THE PROBLEM: Would you transcribe each of the entries exactly, with nothing added or dropped?

RECORDS FOR THE EXERCISE:
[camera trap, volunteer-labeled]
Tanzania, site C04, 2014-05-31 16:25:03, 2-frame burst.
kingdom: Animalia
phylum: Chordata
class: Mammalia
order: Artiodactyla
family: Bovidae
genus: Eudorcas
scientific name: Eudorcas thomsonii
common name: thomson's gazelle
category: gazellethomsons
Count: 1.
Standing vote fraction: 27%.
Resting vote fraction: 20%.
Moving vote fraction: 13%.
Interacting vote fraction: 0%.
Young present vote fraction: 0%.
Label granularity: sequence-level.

WRITTEN ANSWER:
[camera trap, volunteer-labeled]
Tanzania, site C04, 2014-05-31 16:25:03, 2-frame burst.
kingdom: Animalia
phylum: Chordata
class: Mammalia
order: Artiodactyla
family: Bovidae
genus: Eudorcas
scientific name: Eudorcas thomsonii
common name: thomson's gazelle
category: gazellethomsons
Count: 1.
Standing vote fraction: 27%.
Resting vote fraction: 20%.
Moving vote fraction: 13%.
Interacting vote fraction: 0%.
Young present vote fraction: 0%.
Label granularity: sequence-level.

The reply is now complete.